## Instrução
Responda com base no texto sobre o disco Fio da Memória:
(a) Quantas composições há no novo disco?
(b) Que idade tem a artista?
(c) Quem produziu o álbum ao lado da cantora?

## Trecho do texto
_ _ _ _ _

Em Alento, segunda canção de Lero-Lero (2010), a cantora e compositora Luísa Maita adverte: “Eu tô na vida é pra virar, que a felicidade vem / Eu tô sonhando mais além”. Nos seis anos que separam o trabalho de seu sucessor, o recém-lançado Fio da Memória, Luísa “virou e sonhou” sem moderação, conforme atestam as dez composições do novo disco.
Aos 34 anos, a personalidade autoral da artista paulistana, imponente desde sua estreia, ganha nova dimensão. Sem medo de ousar, Luísa constrói em Fio da Memória um universo estético, impregnado de texturas eletrônicas e paisagens oníricas, completamente diverso da sonoridade orgânica de seu antecessor, baseado em arranjos executados por instrumentos convencionais. Depois do longo hiato, ela retorna com a mesma voz impactante e sedutora de sempre, mas envolta em uma atmosfera etérea repleta de sintetizadores, baterias eletrônicas, sample machines, câmeras de eco, reverbs e delays.
No comando do arsenal lisérgico, os parceiros Zé Nigro (produtor do álbum, ao lado da cantora), Tejo Damasceno (produtor e coautor de Na Asa e Volta), Luizão Cavalcanti, Douglas Alonso, Fernando Catatau, Freddy Prince, Jam da Silva, Magno Vito, Marcelo Maita, Rafa Barreto, Rodrigo Campos, Samuel Fraga, Zé Godoy e Daniel Taubkin (coautor de Folia).
“A nova voz do Brasil”

_ _ _ _ _

## Conjunto de linhas
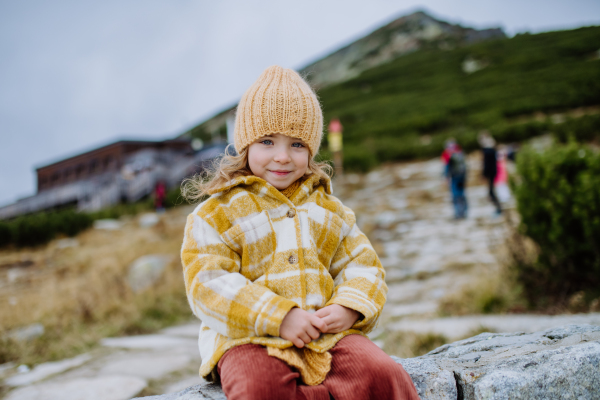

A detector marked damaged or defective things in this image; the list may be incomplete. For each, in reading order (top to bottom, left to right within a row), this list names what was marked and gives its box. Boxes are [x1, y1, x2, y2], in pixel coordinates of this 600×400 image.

rust corduroy pants [218, 334, 420, 400]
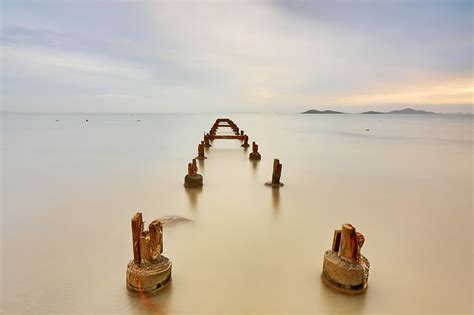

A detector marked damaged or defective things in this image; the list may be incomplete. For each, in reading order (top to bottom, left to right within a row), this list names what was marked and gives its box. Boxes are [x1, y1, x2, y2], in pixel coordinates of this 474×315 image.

broken piling top [131, 212, 164, 266]
broken piling top [332, 223, 364, 266]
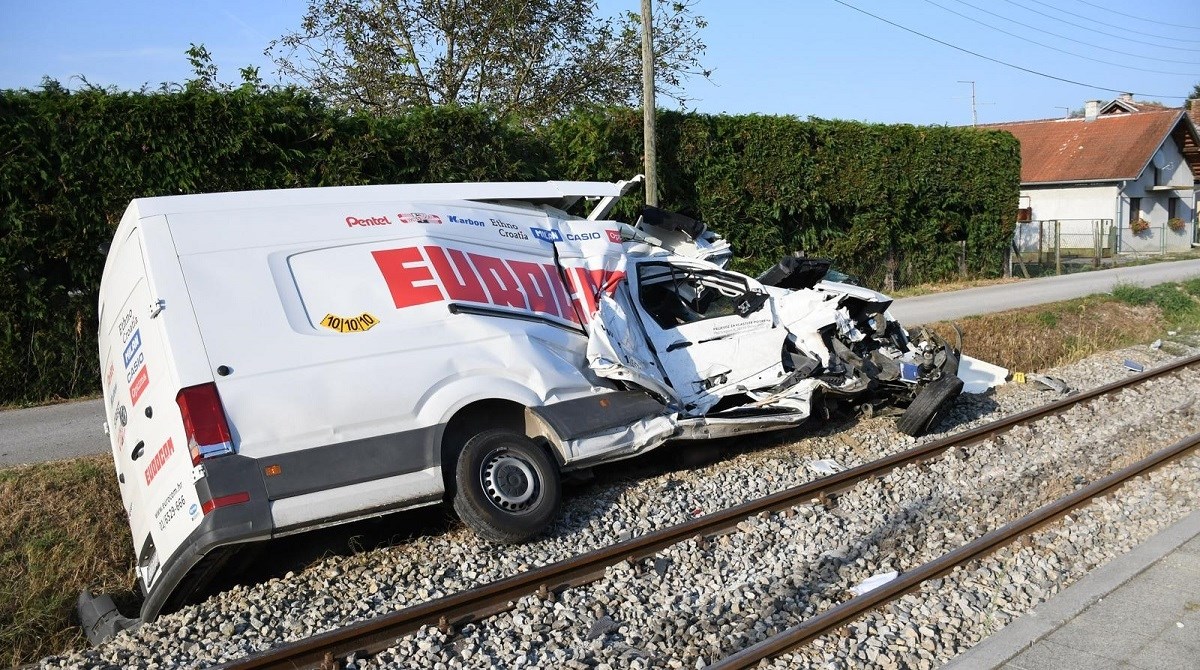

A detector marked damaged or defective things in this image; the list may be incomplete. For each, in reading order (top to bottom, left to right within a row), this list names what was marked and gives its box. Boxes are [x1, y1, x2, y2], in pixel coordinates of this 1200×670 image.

detached tire [450, 430, 564, 544]
crushed vehicle cab [79, 176, 960, 644]
demolished white van [79, 177, 960, 644]
detached tire [896, 376, 960, 438]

_ _ _ _ _

## Resposta correta
(a) Dez.
(b) 34 anos.
(c) Zé Nigro.